(Source records)
# # # # #
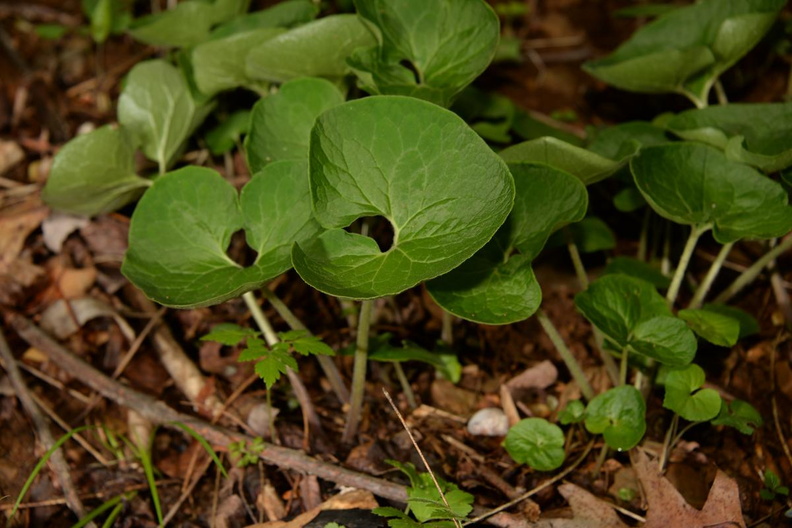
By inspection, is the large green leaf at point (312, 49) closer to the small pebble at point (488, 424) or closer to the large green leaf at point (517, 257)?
the large green leaf at point (517, 257)

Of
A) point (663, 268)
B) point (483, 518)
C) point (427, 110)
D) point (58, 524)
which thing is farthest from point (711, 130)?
point (58, 524)

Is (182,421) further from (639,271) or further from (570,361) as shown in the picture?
(639,271)

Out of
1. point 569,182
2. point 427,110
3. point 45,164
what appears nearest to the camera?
point 427,110

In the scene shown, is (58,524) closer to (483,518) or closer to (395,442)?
(395,442)

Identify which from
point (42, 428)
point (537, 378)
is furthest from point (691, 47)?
point (42, 428)

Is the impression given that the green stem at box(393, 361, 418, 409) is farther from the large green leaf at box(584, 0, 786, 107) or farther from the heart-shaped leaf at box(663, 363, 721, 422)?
the large green leaf at box(584, 0, 786, 107)

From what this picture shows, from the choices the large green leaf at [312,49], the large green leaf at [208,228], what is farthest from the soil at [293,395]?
the large green leaf at [312,49]

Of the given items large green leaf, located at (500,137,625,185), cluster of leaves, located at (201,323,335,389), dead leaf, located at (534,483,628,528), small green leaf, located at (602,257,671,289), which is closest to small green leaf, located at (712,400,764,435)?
dead leaf, located at (534,483,628,528)
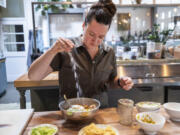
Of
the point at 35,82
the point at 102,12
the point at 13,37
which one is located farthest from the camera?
the point at 13,37

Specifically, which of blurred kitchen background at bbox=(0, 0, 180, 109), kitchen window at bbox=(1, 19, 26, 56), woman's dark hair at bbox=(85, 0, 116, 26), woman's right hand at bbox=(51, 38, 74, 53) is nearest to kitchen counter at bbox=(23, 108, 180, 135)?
woman's right hand at bbox=(51, 38, 74, 53)

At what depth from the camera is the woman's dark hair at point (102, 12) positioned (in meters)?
1.09

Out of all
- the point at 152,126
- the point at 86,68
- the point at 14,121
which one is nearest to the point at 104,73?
the point at 86,68

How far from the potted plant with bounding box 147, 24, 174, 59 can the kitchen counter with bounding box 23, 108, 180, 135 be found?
128cm

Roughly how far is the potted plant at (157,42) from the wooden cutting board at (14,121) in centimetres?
178

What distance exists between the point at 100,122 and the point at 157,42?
→ 65.4 inches

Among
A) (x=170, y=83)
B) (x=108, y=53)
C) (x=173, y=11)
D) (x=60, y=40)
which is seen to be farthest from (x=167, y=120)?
(x=173, y=11)

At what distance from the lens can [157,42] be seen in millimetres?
2242

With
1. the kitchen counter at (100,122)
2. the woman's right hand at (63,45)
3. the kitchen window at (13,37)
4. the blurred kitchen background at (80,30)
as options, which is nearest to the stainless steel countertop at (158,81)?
the blurred kitchen background at (80,30)

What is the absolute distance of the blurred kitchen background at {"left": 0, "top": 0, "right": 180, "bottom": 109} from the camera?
2246mm

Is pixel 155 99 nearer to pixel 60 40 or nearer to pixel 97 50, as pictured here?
pixel 97 50

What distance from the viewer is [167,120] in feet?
3.34

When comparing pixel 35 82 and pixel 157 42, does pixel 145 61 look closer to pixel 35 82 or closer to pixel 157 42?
pixel 157 42

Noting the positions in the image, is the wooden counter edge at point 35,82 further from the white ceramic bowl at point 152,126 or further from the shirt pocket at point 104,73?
the white ceramic bowl at point 152,126
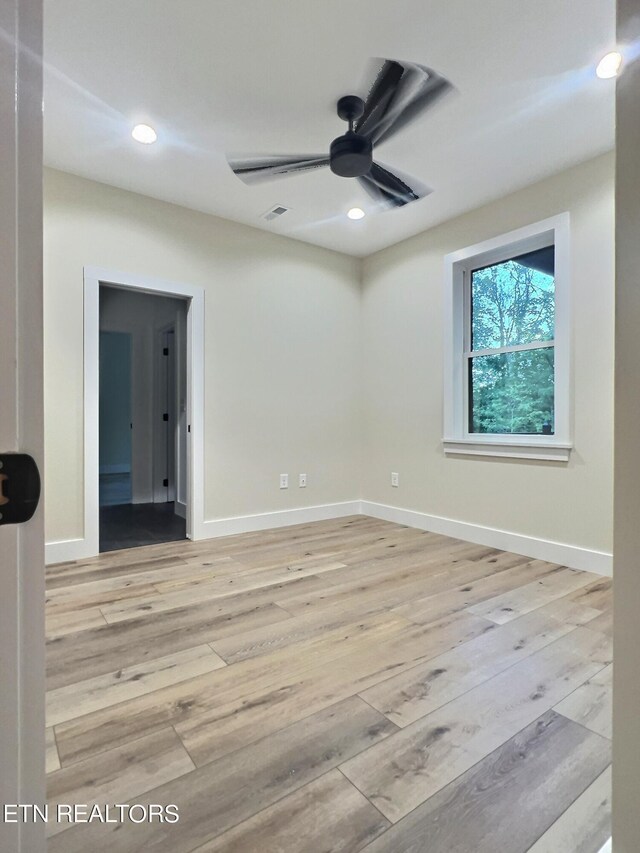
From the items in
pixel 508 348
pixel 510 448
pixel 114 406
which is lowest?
pixel 510 448

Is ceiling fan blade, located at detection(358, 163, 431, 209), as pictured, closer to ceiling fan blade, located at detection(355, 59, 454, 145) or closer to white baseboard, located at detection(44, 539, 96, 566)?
ceiling fan blade, located at detection(355, 59, 454, 145)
# # # # #
§ AIM: Copy the data above verbatim, all of it, from start to end. Omit the pictures from your copy.

§ SOLVED PROBLEM:
By inspection, is the large green leaf at point (312, 49) closer to the small pebble at point (488, 424) or closer to the large green leaf at point (517, 257)?
the large green leaf at point (517, 257)

Of
A) point (663, 268)
B) point (483, 518)
C) point (427, 110)
D) point (58, 524)
which thing is farthest from point (711, 130)?
point (58, 524)

Is (182,421) further from (639,271) or further from (570,361) as shown in the picture?
(639,271)

Out of
1. point 569,182
2. point 427,110
3. point 45,164
what appears nearest to the camera?
point 427,110

In the scene shown, is (58,524) closer to (483,518) or closer to (395,442)?
(395,442)

Identify which from
point (42, 428)
point (537, 378)
is furthest from point (691, 47)?
point (42, 428)

Is the impression given that the green stem at box(393, 361, 418, 409) is farther from the large green leaf at box(584, 0, 786, 107) or farther from the heart-shaped leaf at box(663, 363, 721, 422)?
the large green leaf at box(584, 0, 786, 107)

From what this picture shows, from the choices the large green leaf at [312,49], the large green leaf at [208,228], what is farthest from the soil at [293,395]?
the large green leaf at [312,49]

Of the given items large green leaf, located at (500,137,625,185), cluster of leaves, located at (201,323,335,389), dead leaf, located at (534,483,628,528), small green leaf, located at (602,257,671,289), which is closest to small green leaf, located at (712,400,764,435)?
dead leaf, located at (534,483,628,528)
Of
the point at 35,82
the point at 102,12
the point at 13,37
which one is located farthest from the camera?
the point at 13,37

Specifically, which of blurred kitchen background at bbox=(0, 0, 180, 109), kitchen window at bbox=(1, 19, 26, 56), woman's dark hair at bbox=(85, 0, 116, 26), woman's right hand at bbox=(51, 38, 74, 53) is nearest to kitchen counter at bbox=(23, 108, 180, 135)?
woman's right hand at bbox=(51, 38, 74, 53)

At what depth from the camera is the woman's dark hair at point (102, 12) positioned (in meters)?
1.09

Out of all
- the point at 152,126
- the point at 86,68
- the point at 14,121
which one is nearest to the point at 104,73?
the point at 86,68

How far from the potted plant with bounding box 147, 24, 174, 59 can the kitchen counter with bounding box 23, 108, 180, 135 be found?
128cm

Roughly how far is the potted plant at (157,42) from the wooden cutting board at (14,121) in centimetres?
178

What distance exists between the point at 100,122 and the point at 157,42?
→ 65.4 inches

Among
A) (x=170, y=83)
B) (x=108, y=53)
C) (x=173, y=11)
D) (x=60, y=40)
which is seen to be farthest from (x=167, y=120)?
(x=173, y=11)

At what distance from the lens can [157,42] be seen in millimetres?
2242

With
1. the kitchen counter at (100,122)
2. the woman's right hand at (63,45)
3. the kitchen window at (13,37)
4. the blurred kitchen background at (80,30)
as options, which is nearest to the stainless steel countertop at (158,81)?
the blurred kitchen background at (80,30)

What is the absolute distance of the blurred kitchen background at {"left": 0, "top": 0, "right": 180, "bottom": 109} from the camera?
2246mm

Is pixel 155 99 nearer to pixel 60 40 or nearer to pixel 97 50, as pictured here?
pixel 97 50

What distance from the viewer is [167,120] in feet?
3.34

When comparing pixel 35 82 and pixel 157 42, does pixel 145 61 look closer to pixel 35 82 or closer to pixel 157 42?
pixel 157 42

Noting the positions in the image, is the wooden counter edge at point 35,82 further from the white ceramic bowl at point 152,126 or further from the shirt pocket at point 104,73?
the white ceramic bowl at point 152,126
From the items in
pixel 508 348
pixel 510 448
pixel 114 406
which is lowest?
pixel 510 448

Is ceiling fan blade, located at detection(358, 163, 431, 209), as pictured, closer to ceiling fan blade, located at detection(355, 59, 454, 145) or closer to white baseboard, located at detection(44, 539, 96, 566)?
ceiling fan blade, located at detection(355, 59, 454, 145)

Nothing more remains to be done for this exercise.